Additional thoughts:

  • Replace some tags in RiveScript with "standard macros" for the new language. For example instead of a <formal> tag to capitalize names, have a standard function do that job. Calling syntax for the function is still up in the air; if it looks like ChatScript you might write ^formal(<star1>) to formalize the first wildcard. This also adds flexibility for end users to extend the language more easily: RiveScript has uppercase/lowercase/formal/sentence case, but let the users define their own formatter that they can use just as easily from their code.
  • Extending a line of code across multiple should use a trailing backslash \ instead of its own command.
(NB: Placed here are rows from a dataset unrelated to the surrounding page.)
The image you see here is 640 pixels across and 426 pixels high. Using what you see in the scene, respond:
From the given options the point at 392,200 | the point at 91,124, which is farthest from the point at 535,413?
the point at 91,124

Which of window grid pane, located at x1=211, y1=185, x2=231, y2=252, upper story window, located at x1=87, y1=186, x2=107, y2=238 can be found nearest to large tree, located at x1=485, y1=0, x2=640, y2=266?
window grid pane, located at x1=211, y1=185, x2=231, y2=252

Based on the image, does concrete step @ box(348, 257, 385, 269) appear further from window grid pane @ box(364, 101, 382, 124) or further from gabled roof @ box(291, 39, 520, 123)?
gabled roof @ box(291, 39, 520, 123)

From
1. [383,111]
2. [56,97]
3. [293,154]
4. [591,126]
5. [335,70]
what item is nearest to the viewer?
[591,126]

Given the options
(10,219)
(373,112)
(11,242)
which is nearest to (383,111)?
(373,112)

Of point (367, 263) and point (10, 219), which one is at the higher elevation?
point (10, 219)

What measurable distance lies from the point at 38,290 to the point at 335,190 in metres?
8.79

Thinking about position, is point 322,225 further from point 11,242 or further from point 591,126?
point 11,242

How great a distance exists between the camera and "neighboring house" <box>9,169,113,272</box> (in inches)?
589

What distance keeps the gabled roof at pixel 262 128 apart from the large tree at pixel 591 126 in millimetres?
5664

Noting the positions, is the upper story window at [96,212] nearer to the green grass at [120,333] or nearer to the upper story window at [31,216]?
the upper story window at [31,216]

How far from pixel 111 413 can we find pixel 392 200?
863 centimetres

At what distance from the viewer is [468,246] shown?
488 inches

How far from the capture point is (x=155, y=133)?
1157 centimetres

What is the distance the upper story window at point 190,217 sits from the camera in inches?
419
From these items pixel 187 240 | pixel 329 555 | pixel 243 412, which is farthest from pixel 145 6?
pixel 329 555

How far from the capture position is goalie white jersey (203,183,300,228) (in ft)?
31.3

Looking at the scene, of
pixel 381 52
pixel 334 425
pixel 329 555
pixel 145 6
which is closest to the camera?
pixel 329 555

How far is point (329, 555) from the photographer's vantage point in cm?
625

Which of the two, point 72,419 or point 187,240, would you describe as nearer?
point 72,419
  • Callbacks (%Previous) should be grouped under its parent triggers. It was madness that they were treated as a separate top-level trigger in RiveScript: it meant they needed a lot of special treatment and black magic to keep them sorted out from the 'normal' triggers.
  • Unicode wasn't a design consideration in the beginning. To stay on the safe side RiveScript removes as much as it can from messages, which is not always ideal and you can lose important formatting and special symbols from the original message.